### Selected excerpt

◇ ◇ ◇ ◇ ◇ ◇ ◇

# Review Sentiment Classification Notebook


## Summary
Text Classification aims to assign a text instance into one or more class(es) in a predefined set of classes.

## Description 
### Use Case Description
A company, such as bank, wants to analyze customer feedback in order to provide additional insight to enhance market campaign prediction. The bank collects customers feedback from public website. The task is to build a pipeline that automatically analyzes customer feedback messages, to provide the overall sentiment for the bank. The aim is to help the bank who wants to more accurately predict the success of telemarketing calls for selling bank long-term deposits gain extra features from social media.

#### Use Case Data
The data used in this use case is [BankReview dataset](https://www.creditkarma.com/reviews/banking/single/id/Simple#single-review-listingPaper), a publicly available data set collected from credit karma website. The data comprises approximately 120 customers feedback. 

We shared the review data as a Blob in a public Windows Azure Storage account. You can use this shared data to follow the steps in this template, or you can collect more feedbacks from credit karma website.

Each instance in the data set has 2 fields:
 
* sentiment - the polarity of the feedback (1 = strongly negative, 2 = negative, 3 = neutral, 4 = positive, 5 = strongly positive)
* review - the text of the feedback 

### Review Sentiment Operationalization

### Schema Generatation
In order to deploy the model as a web-service, we need first define functions to generate schema file for the service.

◇ ◇ ◇ ◇ ◇ ◇ ◇

### Dataset records
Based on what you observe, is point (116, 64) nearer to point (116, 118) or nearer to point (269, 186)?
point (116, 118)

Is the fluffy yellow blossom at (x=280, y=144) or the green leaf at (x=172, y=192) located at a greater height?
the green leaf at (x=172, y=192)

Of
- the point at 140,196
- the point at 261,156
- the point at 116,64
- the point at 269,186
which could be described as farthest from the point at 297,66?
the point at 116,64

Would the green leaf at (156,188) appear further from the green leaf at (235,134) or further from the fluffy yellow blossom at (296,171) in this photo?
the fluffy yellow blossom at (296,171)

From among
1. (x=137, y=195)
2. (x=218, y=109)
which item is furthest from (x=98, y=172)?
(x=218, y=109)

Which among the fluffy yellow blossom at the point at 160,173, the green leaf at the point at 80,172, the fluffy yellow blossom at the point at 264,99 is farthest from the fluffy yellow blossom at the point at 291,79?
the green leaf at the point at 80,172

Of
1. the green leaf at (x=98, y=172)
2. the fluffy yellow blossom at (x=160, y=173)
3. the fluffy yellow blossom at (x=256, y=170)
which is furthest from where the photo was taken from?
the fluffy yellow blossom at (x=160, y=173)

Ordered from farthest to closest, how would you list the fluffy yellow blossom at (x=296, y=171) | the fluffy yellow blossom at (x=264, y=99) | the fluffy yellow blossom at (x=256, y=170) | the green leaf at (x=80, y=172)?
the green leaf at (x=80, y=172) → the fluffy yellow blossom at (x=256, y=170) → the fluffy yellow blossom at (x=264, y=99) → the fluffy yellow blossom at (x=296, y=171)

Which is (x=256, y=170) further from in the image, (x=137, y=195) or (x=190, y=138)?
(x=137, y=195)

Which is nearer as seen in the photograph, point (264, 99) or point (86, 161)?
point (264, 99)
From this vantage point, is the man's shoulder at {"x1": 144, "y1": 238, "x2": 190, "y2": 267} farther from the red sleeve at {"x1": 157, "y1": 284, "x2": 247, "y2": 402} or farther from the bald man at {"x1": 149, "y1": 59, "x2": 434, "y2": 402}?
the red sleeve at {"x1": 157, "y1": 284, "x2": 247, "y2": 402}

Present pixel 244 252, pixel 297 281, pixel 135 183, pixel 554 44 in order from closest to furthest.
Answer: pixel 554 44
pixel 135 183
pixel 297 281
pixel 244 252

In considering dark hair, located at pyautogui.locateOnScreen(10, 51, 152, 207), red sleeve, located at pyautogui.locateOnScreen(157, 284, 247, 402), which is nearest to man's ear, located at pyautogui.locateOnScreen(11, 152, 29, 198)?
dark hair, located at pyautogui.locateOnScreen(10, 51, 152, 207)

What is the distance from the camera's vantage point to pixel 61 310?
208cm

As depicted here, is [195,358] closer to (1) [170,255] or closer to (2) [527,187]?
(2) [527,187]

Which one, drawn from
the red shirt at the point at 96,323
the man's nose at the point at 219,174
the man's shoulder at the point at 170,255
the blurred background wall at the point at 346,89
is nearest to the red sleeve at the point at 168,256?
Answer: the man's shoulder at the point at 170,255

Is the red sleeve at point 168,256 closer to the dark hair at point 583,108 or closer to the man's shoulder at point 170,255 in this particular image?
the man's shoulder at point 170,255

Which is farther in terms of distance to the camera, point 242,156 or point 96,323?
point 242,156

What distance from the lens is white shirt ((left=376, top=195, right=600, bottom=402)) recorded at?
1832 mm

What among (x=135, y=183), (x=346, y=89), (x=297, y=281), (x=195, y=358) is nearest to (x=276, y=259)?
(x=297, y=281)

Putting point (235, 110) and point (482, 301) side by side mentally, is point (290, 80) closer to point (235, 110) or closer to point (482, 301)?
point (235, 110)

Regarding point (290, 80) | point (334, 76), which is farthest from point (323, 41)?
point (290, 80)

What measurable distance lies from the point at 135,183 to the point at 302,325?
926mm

◇ ◇ ◇ ◇ ◇ ◇ ◇

### Goal 1
List the sentiment polarity values defined in the review sentiment notebook, each with its number.
### Goal 2
According to the review sentiment notebook, why does the bank want a pipeline that analyzes customer feedback?
The rows come from a separate source and are unrelated to the review sentiment notebook.

### Correct answer 1
1 = strongly negative
2 = negative
3 = neutral
4 = positive
5 = strongly positive

### Correct answer 2
The bank wants the overall sentiment of its customer feedback as added insight for market campaign prediction. Extra features drawn from social media would help it predict more accurately how well telemarketing calls that sell long-term deposits will succeed.